Open MPI logo

Open MPI User's Mailing List Archives

  |   Home   |   Support   |   FAQ   |   all Open MPI User's mailing list

From: Hugh Merz (merz_at_[hidden])
Date: 2006-11-08 09:57:18

On Wed, 8 Nov 2006, Larry Stewart wrote:
> Miguel Figueiredo Mascarenhas Sousa Filipe wrote:
>> H
>>>> the MPI model assumes you don't have a "shared memory" system..
>>>> therefore it is "message passing" oriented, and not designed to
>>>> perform optimally on shared memory systems (like SMPs, or numa-CCs).
>>> For many programs with both MPI and shared memory implementations, the
>>> MPI version runs faster on SMPs and numa-CCs. Why? See the previous
>>> paragraph...
>> Of course it does..its faster to copy data in main memory than it is
>> to do it thought any kind of network interface. You can optimize you
>> message passing implementation to a couple of memory to memory copies
>> when ranks are on the same node.

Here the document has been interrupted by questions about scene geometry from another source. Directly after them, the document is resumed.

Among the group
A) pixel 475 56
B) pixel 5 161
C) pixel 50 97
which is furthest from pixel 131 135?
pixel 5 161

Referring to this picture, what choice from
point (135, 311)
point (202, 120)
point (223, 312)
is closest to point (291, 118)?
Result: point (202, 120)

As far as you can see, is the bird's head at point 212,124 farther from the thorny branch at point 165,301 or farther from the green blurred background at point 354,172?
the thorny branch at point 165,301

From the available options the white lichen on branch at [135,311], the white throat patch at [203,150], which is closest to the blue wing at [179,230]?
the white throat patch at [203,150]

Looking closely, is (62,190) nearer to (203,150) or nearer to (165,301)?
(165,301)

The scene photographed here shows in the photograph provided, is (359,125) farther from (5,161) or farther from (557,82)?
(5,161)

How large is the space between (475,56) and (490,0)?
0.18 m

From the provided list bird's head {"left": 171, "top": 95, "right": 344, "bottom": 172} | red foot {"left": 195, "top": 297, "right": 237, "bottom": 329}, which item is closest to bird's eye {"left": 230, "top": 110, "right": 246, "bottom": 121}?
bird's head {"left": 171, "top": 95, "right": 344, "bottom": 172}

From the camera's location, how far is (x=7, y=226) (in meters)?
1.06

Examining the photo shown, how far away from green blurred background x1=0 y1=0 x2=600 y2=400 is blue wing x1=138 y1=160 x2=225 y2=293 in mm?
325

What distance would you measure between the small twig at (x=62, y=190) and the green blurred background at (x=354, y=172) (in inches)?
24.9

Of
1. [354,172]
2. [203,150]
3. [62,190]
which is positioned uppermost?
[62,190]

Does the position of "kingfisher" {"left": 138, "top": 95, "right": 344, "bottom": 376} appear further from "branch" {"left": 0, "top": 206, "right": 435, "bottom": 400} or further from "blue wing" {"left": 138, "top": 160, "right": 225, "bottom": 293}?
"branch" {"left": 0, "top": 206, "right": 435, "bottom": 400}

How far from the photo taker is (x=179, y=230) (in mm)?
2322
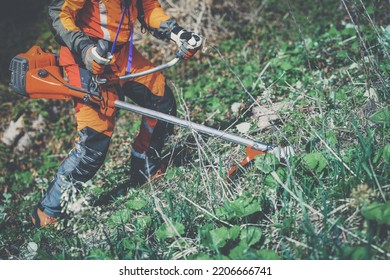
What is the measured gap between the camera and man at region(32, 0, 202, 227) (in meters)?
2.63

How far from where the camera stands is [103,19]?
276 centimetres

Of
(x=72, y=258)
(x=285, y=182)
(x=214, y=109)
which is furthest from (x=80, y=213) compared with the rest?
(x=214, y=109)

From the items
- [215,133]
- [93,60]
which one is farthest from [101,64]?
[215,133]

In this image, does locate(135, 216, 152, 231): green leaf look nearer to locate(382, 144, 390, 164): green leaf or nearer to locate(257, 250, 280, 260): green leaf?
locate(257, 250, 280, 260): green leaf

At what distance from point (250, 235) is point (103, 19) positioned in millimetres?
1678

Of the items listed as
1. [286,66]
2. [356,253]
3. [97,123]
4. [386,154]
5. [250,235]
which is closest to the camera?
[356,253]

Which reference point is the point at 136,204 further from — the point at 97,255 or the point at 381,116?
the point at 381,116

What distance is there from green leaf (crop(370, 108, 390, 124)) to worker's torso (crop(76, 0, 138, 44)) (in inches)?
65.6

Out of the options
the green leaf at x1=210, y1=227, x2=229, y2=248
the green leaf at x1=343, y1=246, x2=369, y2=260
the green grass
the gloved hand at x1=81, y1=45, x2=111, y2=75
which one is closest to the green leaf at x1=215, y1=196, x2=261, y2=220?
the green grass

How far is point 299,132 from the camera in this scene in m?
2.76

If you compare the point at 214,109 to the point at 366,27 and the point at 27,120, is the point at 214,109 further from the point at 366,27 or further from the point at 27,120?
the point at 27,120

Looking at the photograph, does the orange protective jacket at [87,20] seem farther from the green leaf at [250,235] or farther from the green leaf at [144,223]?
the green leaf at [250,235]

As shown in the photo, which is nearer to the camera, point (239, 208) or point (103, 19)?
point (239, 208)
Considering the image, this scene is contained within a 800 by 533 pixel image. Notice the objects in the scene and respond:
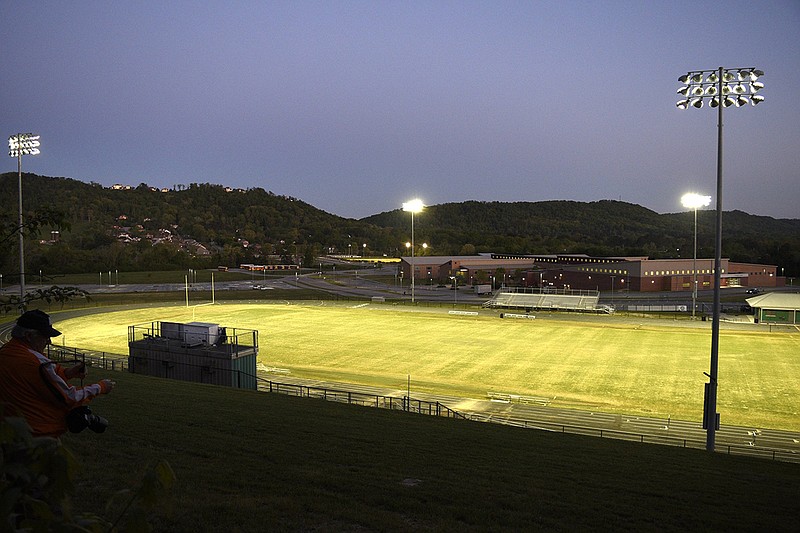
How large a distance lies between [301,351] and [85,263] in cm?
9855

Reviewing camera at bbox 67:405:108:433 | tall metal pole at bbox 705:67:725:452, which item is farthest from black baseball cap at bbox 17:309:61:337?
tall metal pole at bbox 705:67:725:452

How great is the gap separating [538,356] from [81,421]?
3839 centimetres

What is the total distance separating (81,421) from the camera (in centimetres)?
498

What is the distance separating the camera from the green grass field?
26.2 metres

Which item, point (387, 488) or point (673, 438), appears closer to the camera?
point (387, 488)

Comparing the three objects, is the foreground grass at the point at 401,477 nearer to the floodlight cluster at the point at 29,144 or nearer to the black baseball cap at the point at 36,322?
the black baseball cap at the point at 36,322

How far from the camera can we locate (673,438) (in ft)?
73.2

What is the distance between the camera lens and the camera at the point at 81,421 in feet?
16.3

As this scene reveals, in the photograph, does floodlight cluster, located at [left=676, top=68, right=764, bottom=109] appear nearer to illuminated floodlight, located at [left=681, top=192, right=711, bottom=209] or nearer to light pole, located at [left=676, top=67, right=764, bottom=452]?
light pole, located at [left=676, top=67, right=764, bottom=452]

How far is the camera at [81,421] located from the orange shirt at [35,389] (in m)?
0.07

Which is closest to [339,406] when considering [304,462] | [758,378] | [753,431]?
[304,462]

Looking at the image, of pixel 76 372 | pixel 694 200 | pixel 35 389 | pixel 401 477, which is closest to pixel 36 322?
pixel 35 389

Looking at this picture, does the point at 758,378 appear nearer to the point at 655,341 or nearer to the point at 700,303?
the point at 655,341

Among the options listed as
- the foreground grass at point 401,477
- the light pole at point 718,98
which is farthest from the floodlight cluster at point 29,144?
the light pole at point 718,98
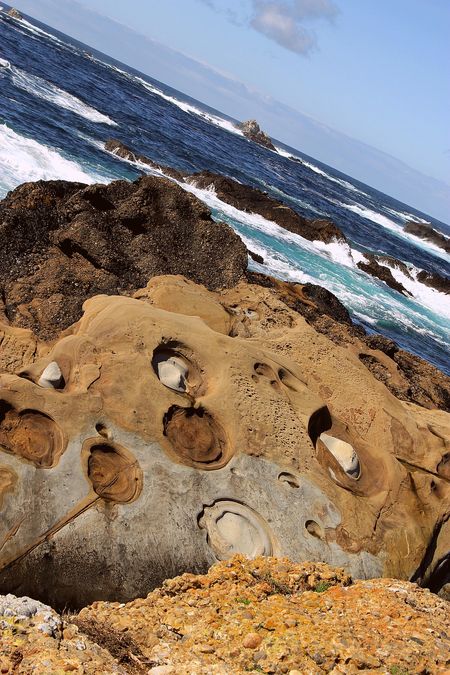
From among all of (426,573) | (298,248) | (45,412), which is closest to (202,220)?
(45,412)

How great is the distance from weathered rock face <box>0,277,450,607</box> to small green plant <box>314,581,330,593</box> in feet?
1.10

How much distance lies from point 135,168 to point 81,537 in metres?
20.8

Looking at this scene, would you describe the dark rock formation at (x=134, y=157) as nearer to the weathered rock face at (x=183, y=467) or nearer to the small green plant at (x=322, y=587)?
the weathered rock face at (x=183, y=467)

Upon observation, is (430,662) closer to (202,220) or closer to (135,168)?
(202,220)

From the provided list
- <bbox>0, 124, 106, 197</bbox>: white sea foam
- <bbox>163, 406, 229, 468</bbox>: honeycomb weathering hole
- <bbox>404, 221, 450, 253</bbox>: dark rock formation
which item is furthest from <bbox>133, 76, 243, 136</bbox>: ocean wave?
<bbox>163, 406, 229, 468</bbox>: honeycomb weathering hole

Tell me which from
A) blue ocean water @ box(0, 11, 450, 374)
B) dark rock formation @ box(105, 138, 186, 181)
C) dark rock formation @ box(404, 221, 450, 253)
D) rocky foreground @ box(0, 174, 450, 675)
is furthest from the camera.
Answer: dark rock formation @ box(404, 221, 450, 253)

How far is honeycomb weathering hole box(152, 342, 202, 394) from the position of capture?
5266 mm

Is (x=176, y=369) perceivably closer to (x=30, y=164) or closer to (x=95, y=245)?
(x=95, y=245)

In the worst case, even if using
>> local IP addresses to communicate between peers/ranks (in the same
>> node), the operating system doesn't even touch the interface.. it
>> will just copy data from a tcp sender buffer to a tcp receiver
>> buffer.. in the end - that's always faster than going through a
>> phisical network link.
> There are a lot of papers about the relative merits of a mixed shared
> memory and
> MPI model - OpenMP on-node and MPI inter-node, for example. Generally they
> seem to show that MPI is at least as good.

The conventional wisdom of pure MPI being as good as hybrid models is primarily driven by the fact that people haven't had much incentive to re-write their algorithms to support both models. It's a lot easier to focus only on MPI, hence the limited (and lightly tested) support for MPI_THREAD_MULTIPLE and asynchronous progress in Open-MPI.

If current HPC trends continue into the future there is going to be increased motivation to implement fine-grained parallelism in addition to MPI. As an example, the amount of RAM/node doesn't seem to be increasing as fast as the number of cores/node, so pure MPI codes which use a significant amount of memory for buffers (domain decomposition algorithms are a good example) will not scale to as large of a problem size as hybrid implementations in weak-scaling scenarios.